Nach einer Schweigeminute für die Pariser Opfer der vergangenen Nacht beginnt Marin Marais‘ Komposition über das Glockengeläut einer Kirche in Paris, an die nahtlos der muslimische Gebetsruf Ezan anschließt, vorgetragen vom Sänger Ali Ugur Aitinok, dessen sanfte, gutturale Stimme auch in der übrigen Aufführung überzeugt. Daran schließt sich der Vortrag einer Auswahl von Werken französischer und osmanischer Komponisten an. Das Zusammenspiel von Barockgeige, Viola da Gamba, Oboe und Theorbe mit Tambur, Rebab, Kanun und Perkussionsinstrumenten ergibt einen gefälligen, eingängigen Klang. Der allerdings wirkt auf das heutige Publikum nicht mehr so ganz exotisch wie auf die Franzosen vergangener Zeiten.

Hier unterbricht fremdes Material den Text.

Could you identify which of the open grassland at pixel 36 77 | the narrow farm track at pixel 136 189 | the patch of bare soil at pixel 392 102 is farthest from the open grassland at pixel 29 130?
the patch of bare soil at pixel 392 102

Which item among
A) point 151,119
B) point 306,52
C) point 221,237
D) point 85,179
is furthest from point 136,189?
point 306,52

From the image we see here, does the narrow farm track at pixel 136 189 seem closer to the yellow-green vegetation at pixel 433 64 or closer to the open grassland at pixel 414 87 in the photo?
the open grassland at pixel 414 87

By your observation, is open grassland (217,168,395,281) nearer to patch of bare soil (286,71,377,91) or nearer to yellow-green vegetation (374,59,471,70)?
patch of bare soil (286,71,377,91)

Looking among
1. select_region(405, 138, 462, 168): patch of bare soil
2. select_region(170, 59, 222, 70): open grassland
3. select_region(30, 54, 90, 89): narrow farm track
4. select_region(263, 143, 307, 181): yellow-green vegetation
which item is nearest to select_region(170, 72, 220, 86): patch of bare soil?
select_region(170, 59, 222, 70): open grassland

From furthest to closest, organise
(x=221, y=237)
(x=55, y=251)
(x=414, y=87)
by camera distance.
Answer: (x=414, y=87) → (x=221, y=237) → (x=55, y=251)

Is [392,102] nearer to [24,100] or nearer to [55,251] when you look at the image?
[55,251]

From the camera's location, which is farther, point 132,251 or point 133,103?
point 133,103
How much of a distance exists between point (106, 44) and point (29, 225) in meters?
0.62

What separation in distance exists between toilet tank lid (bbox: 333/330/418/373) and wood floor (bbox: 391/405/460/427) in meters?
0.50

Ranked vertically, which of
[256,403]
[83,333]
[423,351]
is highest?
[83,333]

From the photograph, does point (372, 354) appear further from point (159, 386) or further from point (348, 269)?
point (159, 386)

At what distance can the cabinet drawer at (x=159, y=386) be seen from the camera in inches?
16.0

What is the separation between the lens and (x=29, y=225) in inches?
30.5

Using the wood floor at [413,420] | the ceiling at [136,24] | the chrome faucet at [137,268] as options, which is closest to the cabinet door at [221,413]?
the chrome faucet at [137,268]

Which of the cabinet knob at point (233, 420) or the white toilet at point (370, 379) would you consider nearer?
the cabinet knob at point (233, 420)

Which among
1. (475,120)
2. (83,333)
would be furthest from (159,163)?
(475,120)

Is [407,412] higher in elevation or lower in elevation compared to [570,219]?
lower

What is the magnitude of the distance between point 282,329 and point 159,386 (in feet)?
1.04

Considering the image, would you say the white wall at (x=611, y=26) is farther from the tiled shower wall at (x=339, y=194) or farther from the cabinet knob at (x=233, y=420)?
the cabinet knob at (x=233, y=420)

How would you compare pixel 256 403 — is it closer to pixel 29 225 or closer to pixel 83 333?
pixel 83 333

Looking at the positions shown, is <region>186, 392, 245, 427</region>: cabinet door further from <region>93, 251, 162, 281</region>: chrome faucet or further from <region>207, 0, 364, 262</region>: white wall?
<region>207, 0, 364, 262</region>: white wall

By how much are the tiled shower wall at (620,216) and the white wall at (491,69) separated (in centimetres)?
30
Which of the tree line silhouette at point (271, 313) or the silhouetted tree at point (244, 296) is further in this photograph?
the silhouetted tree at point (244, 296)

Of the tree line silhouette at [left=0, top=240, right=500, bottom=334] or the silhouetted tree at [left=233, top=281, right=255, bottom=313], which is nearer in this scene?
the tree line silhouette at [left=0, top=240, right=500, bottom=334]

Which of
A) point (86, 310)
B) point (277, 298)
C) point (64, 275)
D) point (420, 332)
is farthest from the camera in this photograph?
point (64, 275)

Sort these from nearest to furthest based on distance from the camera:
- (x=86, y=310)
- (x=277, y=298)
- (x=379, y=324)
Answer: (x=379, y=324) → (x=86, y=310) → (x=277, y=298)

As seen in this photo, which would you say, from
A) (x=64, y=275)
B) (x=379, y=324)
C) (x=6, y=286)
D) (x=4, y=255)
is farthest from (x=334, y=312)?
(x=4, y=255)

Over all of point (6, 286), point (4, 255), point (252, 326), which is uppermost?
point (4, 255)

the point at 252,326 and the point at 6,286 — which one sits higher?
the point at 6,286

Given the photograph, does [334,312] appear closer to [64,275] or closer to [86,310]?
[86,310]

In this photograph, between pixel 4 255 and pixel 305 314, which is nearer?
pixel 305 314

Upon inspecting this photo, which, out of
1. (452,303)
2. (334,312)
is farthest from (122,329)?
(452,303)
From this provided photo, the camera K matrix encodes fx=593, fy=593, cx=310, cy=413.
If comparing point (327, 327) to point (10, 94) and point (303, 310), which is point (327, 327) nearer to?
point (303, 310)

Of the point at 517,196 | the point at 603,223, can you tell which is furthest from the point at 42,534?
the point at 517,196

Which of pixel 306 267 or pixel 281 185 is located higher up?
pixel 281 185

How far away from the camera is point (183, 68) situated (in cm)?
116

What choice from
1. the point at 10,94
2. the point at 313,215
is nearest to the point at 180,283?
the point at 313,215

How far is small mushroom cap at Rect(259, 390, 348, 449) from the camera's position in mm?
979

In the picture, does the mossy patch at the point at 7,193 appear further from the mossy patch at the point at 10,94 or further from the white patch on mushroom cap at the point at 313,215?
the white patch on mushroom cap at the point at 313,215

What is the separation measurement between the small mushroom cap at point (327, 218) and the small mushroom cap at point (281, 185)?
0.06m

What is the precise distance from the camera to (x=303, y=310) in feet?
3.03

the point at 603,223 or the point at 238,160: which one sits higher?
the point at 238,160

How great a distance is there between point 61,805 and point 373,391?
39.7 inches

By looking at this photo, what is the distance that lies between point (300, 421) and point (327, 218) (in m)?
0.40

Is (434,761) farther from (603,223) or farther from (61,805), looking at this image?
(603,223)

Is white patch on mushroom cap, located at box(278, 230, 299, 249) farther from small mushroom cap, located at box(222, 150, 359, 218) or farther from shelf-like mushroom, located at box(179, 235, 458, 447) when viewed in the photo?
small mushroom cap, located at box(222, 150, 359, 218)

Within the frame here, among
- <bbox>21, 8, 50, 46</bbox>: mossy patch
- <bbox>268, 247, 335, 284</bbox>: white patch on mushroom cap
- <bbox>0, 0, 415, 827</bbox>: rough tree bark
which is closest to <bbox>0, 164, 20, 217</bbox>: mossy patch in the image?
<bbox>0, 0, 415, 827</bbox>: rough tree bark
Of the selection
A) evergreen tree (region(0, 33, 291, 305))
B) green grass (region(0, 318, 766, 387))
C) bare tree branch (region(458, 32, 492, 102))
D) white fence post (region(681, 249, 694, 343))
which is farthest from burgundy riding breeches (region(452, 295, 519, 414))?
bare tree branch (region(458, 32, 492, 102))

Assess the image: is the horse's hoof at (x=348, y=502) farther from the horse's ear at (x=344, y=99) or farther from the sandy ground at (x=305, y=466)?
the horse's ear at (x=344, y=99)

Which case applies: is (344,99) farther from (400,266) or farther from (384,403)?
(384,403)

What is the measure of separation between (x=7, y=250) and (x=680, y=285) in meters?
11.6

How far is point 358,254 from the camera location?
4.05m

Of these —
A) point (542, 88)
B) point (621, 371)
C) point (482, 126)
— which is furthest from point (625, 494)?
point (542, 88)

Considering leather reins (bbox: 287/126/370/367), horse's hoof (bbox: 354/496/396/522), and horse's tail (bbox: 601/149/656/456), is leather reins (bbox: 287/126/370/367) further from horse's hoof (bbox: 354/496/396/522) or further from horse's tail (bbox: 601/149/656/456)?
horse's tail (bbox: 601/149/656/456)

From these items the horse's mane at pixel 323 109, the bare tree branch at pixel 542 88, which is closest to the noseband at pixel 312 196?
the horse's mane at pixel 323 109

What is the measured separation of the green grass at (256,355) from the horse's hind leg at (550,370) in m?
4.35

Und so ist nach einer Stunde eigentlich alles gesagt respektive gespielt und gesungen. Für das Kollektif aber ist dann erst der Zeitpunkt der Pause gekommen. Also geht es nahezu eine Stunde weiter mit der Musik von Janitscharen und Derwischen, Kompositionen von Jean-Philippe Rameau und Jean-Baptiste Lully. Alles sehr schön, und so bedankt sich das Publikum kurz, aber herzlich. Denn an diesem Abend steht noch wahrhaft Ungewöhnliches an.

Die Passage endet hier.